Julie looked at her cup. She was feeling a little full, but the ice cream was so good. She took another bite. She was just starting to think about those seven months again when her uncle asked, "So you want to be in the F.B.I.?"
"Yeah. Because I could never work for the D.E.A."
"Why's that?"
"I think drugs should be legalized."
She expected Uncle Dale to say that was foolish and just dismiss her, but instead he asked, "Why's that?"
"Five reasons." She was planning to try out for the middle school debate team, and this had been one of the suggested pro/con topics. She'd researched it in the school library. "One, more tax revenue. Two, reduced organized crime. Three, lower enforcement costs. Four, people shouldn't go to jail for victimless crimes. Five, government abuses in the so-called War on Drugs. We have been fighting this war for nearly thirty years," she announced in her best debate voice. "And we haven't won. It's time to throw in the white flag."
"Well…" Uncle Dale pushed his half empty ice cream cup forward, "just don't throw it in quite yet. I've got less than five years until full retirement."
"You can retire before you're even 50? I thought people retired when they were like…70."
"I can retire with 25 years of service, and I started right out of college. I'll do something else after."
"But you agree with my points?" Julie had expected him to be more defensive.
"You have some good points. We could maybe legalize and regulate some of the softer drugs, but there's always a flip side."
"What? Tell me. I have to be ready when I debate this."
"They're discussing this in middle-school? In Texas? Really?"
Julie shrugged. "For debate."
"Well, legalization would lower the cost and risk of taking drugs and so likely increase consumption. And drugs really do ruin lives. I've seen it. And if manufacturing drugs becomes a legal way to make good profits, businesses might switch from investing in more useful production – like food – to investing in drug production instead. Also, Jules, these drug laws give us a lot of leverage to keep really bad guys behind bars. "

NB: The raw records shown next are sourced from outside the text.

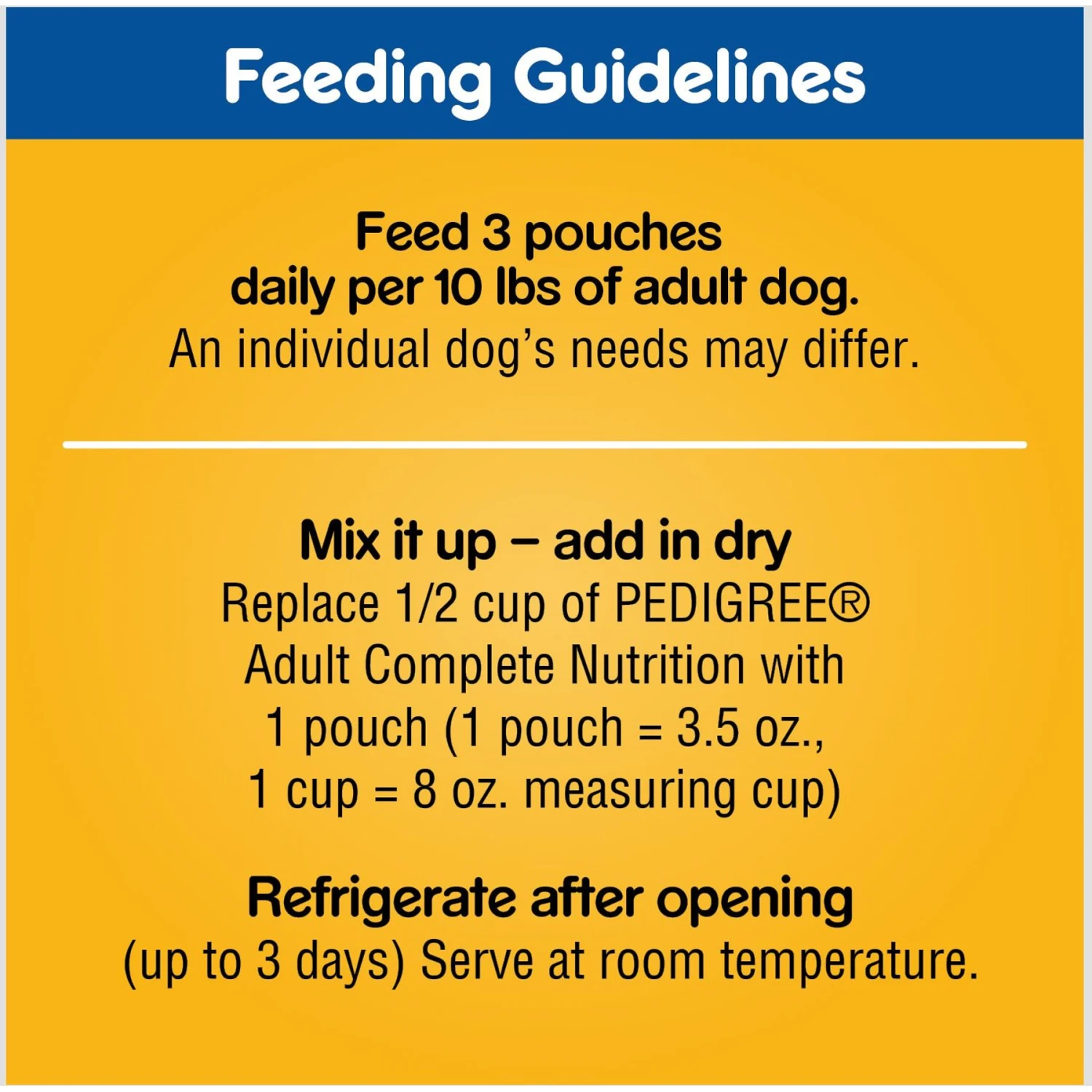 Feeding Guidelines

Feed 3 pouches daily per 10 lbs of adult dog.
An individual dog's needs may differ.

Mix it up – add in dry
Replace 1/2 cup of PEDIGREE® Adult Complete Nutrition with 1 pouch (1 pouch = 3.5 oz., 1 cup = 8 oz. measuring cup)

Refrigerate after opening
(up to 3 days) Serve at room temperature.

"Are you saying no one is in jail just for smoking pot?"
"I'm saying if I'm going to get a federal prosecutor to bother to touch one of my cases, it has to be a lot bigger than some recreational marijuana use. And the DEA hired me even though I did a little pot back in high school. So did your – " He stopped speaking suddenly and concluded, "your average teenage idiot like me."
"Are you saying my dad smoked pot in high school?"
"I never said that. I did not say that. I wasn't around when he was in high school. How could I even know? Do you need more water?" Uncle Dale stood up and looked at her water cup, which was three-fourths full. "I should top this off for you."